• ARTIGOS - Homenagem

    Publicado na Folha de São Paulo,21/11/99

    Censura, NÃO! Bom senso, SIM!
    Antônio Ermírio de Moraes

    O Presidente da Câmara dos Deputados, Michel Temer, instituiu uma comissão especial, com representantes dos Três Poderes e sociedade civil, para sugerir medidas de combate ao flagelo da violência.

    Esse problema, que é bem conhecido dos especialistas, é pouco atacado pelas autoridades. Os estudos especializados deixam claro que a violência tem várias causas, que vão desde a degradação da economia, o desemprego, a educação incipiente, a má distribuição de renda, a impotência da polícia, a lentidão da justiça, a conexão entre crime e droga e até mesmo a ineficiência das prisões.

    Tudo indica, portanto, que a referida comissão vai acabar apresentando um rol de providências conhecidas. Nem por isso se deve subestimar o valor dessa contribuição. O Brasil necessita de medidas globais para uma violência que se globaliza.

    Há um aspecto do problema, extremamente polêmico, que espero seja tratado de forma serena pelos membros daquela comissão. Trata-se do papel da imprensa.

    Cada vez que alguém se arvora a criticar a exploração que muitos órgãos de imprensa fazem da violência à busca de leitores, audiência e anúncios, logo surgem os que interpretam essa crítica como uma tentativa de volta à censura.

    O assunto merece meditação. Penso que uma emissora de televisão, por exemplo, pode educar, deseducar ou ser neutra naquilo que divulga.

    Não parece conveniente que ela deseduque. Acredito que a maioria dos brasileiros concorda com isso. Afinal, ninguém pode ter o direito de usar uma concessão do Estado para deseducar a sociedade.

    Mas, aqui surge um problema semântico. O que é deseducar?

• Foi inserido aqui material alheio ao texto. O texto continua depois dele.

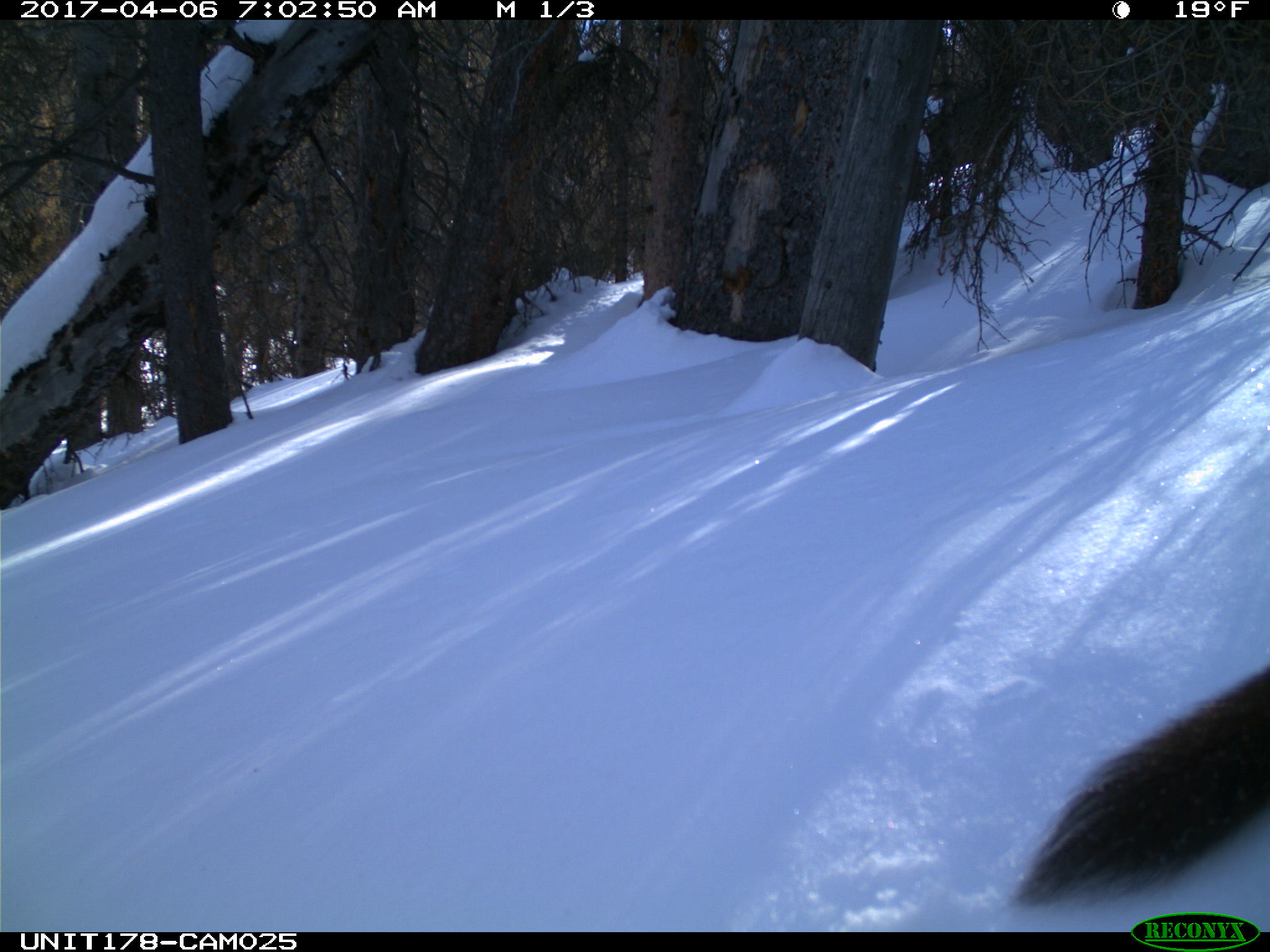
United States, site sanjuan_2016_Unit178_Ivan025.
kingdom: Animalia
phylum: Chordata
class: Mammalia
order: Carnivora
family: Mustelidae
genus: Martes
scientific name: Martes americana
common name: american marten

    Não pretendo ser dono da verdade, mas, pergunto: Tem alguma função educativa a exibição dos detalhes sensacionalistas dos crimes que são apresentados todos os dias para as nossas crianças e adolescentes?

    Sei que a matéria é difícil. Mas a sociedade brasileira está sendo desafiada a discutir se vale ou não vale a pena estabelecer certos limites. Liberdade sem ordem é um perigo.

    Noto que nas democracias mais avançadas, onde se garante o pleno gozo das liberdades individuais, os órgãos da grande imprensa (jornais, revistas e TV) não ultrapassam a linha do decoro na divulgação de crimes, na mostra de imagens de nús e exibição de sexo explícito como as que ocorrem na mídia brasileira em todas as horas do dia.

    Reconheço que a questão é polêmica. Mas, como todas as peças são importantes no combate à violência, deixo essa sugestão à nova comissão, na esperança de que se chegue a uma solução democrática e respeitosa para se usar as concessões do Estado no interesse da sociedade. Foi horrível o tempo em que tínhamos a ordem sem liberdade. Mas, hoje, ninguém deseja a liberdade sem ordem.